In keeping with the "belt and suspenders" approach favored by many cautious insurance professionals, both a specific listing of known entities and the omnibus wording to handle newly formed or newly forgotten entities has become common today.
Regardless of which approach is used, a second endorsement must be added to the policy stating exactly which entity has a specific right or duty and with respect to what activity or location, and stating that newly formed partnerships or joint ventures are automatically covered for at least a minimum time period pending a report to the underwriter. Past entities that were partnerships and joint ventures must also be added by endorsement.

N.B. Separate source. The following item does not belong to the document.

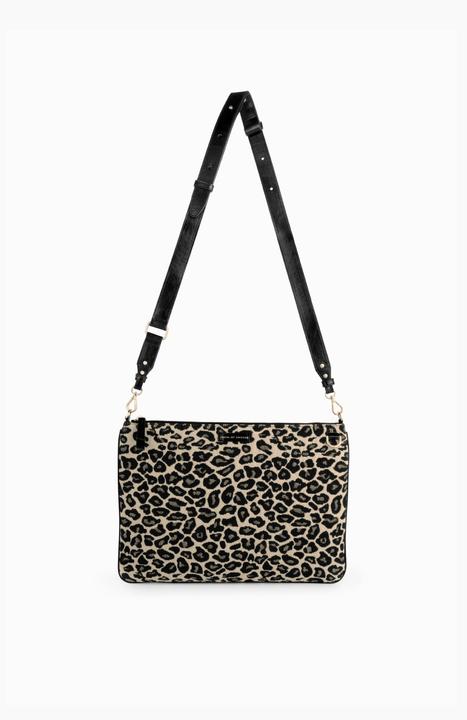 Produktbild iDeal Of Sweden IDNLB13AW21-335, Sleeve case, 33 cm (13"), Shoulder strap (13", Universal)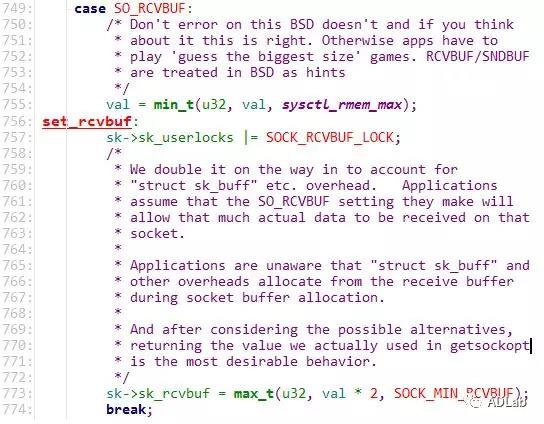c7c7����ƽ̨(�й���)��¼�������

Even this action does not maximize coverage and completely answer the question "Who wants to be an insured?" Most standard casualty policies contain a provision in the Who Is an Insured (or similarly titled section) which describes who is an insured by referring to an item in the declarations identifying the entity listed as the named insured as a proprietor or individual, a partnership, or a corporation. If the entity is a proprietor, individual, or partnership, the individual or partners and their spouses are covered with respect to the scope of their duties. If the entity is a corporation, its stockholders, directors, and officers are covered with respect to their ownership or their corporate duties. Many policies now include limited liability companies and their members in this expansion of coverage. Employees acting within the scope of their duties as such are covered for most situations.

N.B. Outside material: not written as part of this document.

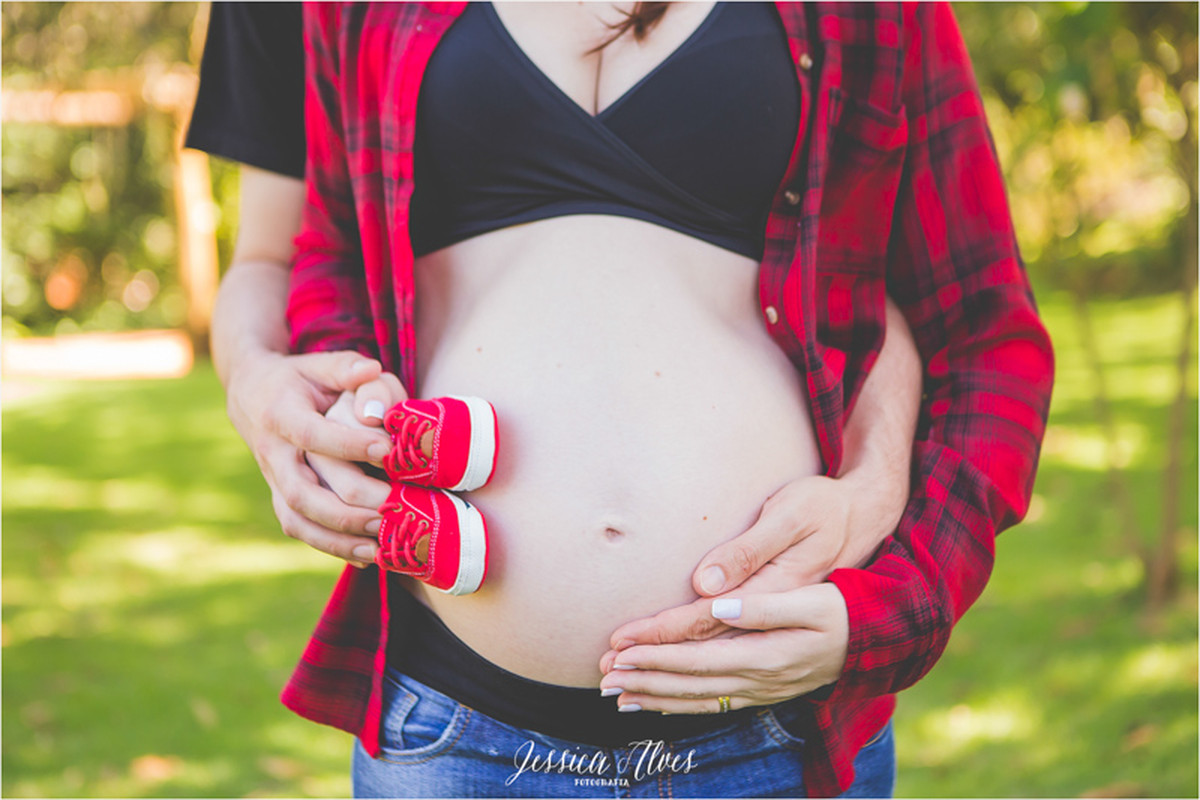 {Augusto} Doce Espera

However, when the specific listing of entities or the omnibus named insured wording described above are used, rarely are the listed entities described as respects their type of formation, and in the case of the omnibus wording, no type of formation is described. Thus, the extension of insured status to stockholders, directors, officers, members, partners, or proprietors who are not directly associated with the first named entity is uncertain. A strict reading of the policy language by a hard-nosed claims adjuster might result in a declination of coverage based on the simple fact that the specific entity involved in the claim was listed by name only, but since its organizational form was not specified in the declarations, no extension of coverage under the Who Is An Insured clause would be activated. While an insured would probably prevail in a declaratory action, the uncertainty of the result and the certainty of a delay are unacceptable.
Including the type of organizational structure with each entity listed on the named insured extension schedule can easily solve this problem, but it is less easily solved in the case of the omnibus wording. To address this, another endorsement stating that the type of organization declaration is deemed to apply to whatever entity is covered by the omnibus wording and the Who Is An Insured provision is extended as if the entity were specifically named and its type of organizational formation declared.
It is common for businesses to involve multiple corporate, partnership, and joint venture entities, and there are a number of subtle nuances that can effect how coverage applies to these entities. Care must be taken to identify them and assure that insured status is properly provided under commercial general liability (CGL) policies.